I did some research and found out there was no patent on the device. I worked with computer aided design to create a model, and we 3D printed the prototypes. I went to Steve Dillon, who owns one of the largest music stores on the East Coast, and pitched him the idea. He’s good friends with Steven Greenall (who invented the pBone) and set me up with him. Steven became my mentor and helped me think about how to make my prototype better.
The Extendabone is an accessibility thing, both physically and economically. There are lots of school systems and families that can’t afford to buy an instrument with a valve. Some kids are not even started on the trombone because parents and teachers think it’s too big for them. Doc Severinson himself has said that he wanted to play trombone, but his dad thought he was too small. Think of how many others have been told that! Students don’t necessarily grow into being able to reach. I’ve seen high schoolers—both boys and girls—who can’t reach seventh position. There are even professionals who mess up their embouchure, neck, or arm trying to reach seventh position!
As a freelancer, you’re frequently called to work a variety of gigs, from orchestral subbing to Broadway pits. How do you prepare mentally and musically for such diverse assignments?
It’s challenging because you never know what your next gig could be, but that also makes it fun.
Listening to the music is the best way. For example, West Side Story was the last musical I played. I’ve played it with an orchestra before, but when it was time to play with the pit, they were playing it the way a big band would. I had to study and adjust. That’s what you do for everything.
What’s your advice for young artists on marketing themselves and finding jobs?

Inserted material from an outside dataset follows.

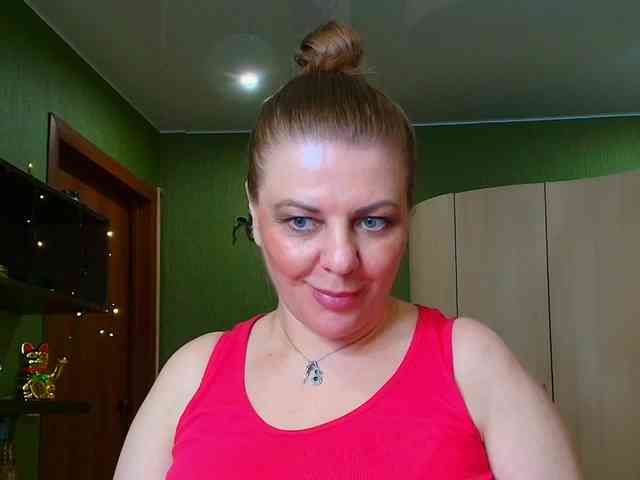 Veronika_Gold webcam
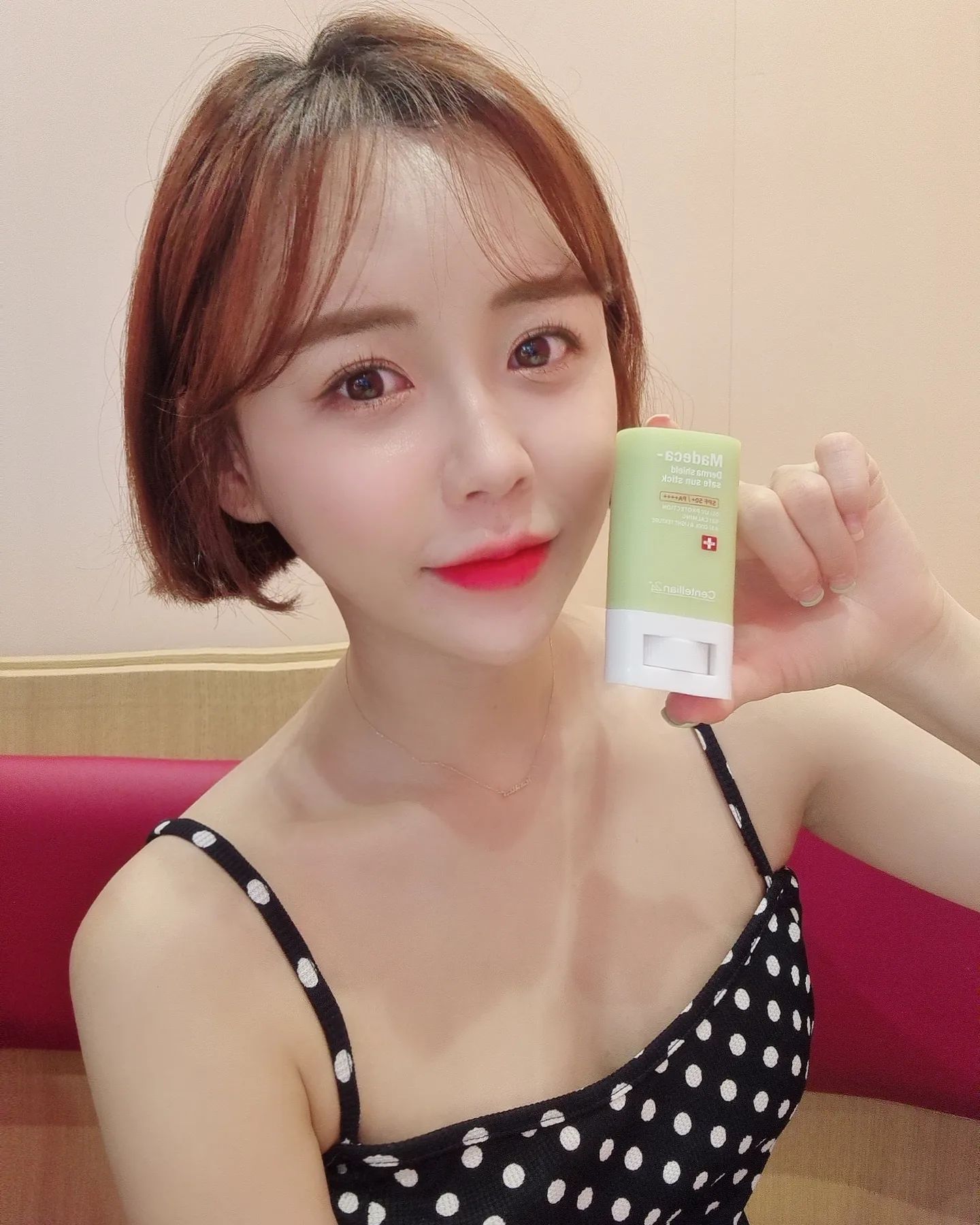 #협찬 
날씨가 너무 더워서 탈까봐 야외활동이 부담스러운 요즘 
선스틱은 못참지 😋 선크림은 뭔가 밖에서 바르기는 번거로운데
선스틱은 휴대하기 넘나 좋은것 끈적임 없이 슥슥 덧바르기 짱편해💓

One of the things that I’ve tried to tell my students in college is to take advantage of work-study opportunities. Once I had to transition from a full-time orchestral job to freelancing, I noticed the opportunities that I had maybe missed at Juilliard. I worked in the orchestra library, and I’m a highly trained orchestral librarian, but I don't have any experience that qualifies me to work in an office, even at a nonprofit. But anyone who worked in the registrar’s office or admission has office experience and learns how to use software. They can easily find a side hustle that will keep them in steady paychecks while freelancing. Think about what else you’re interested in, and try to get jobs in that field. Everybody does work-study anyway—why not get real-world experience while doing it?
It’s important to use the opportunities that are around you. As musicians, we often do these community engagement things at hospitals or schools. I gave a master class on freelancing at New England Conservatory last year, and spoke with a trombone quartet. I told them to name their quartet, put together a press kit, refine these programs, and go out and sell them. Use the school gigs as opportunities to refine what you're doing and get as good as you possibly can at speaking to audiences. Then you have a product that you can sell.
When it comes to marketing your brand, I’m still a student of that. I’ve built websites—I just revamped mine, actually—but what I’m really good at is being myself. I like to write about teaching and practicing and share my authentic self on social media.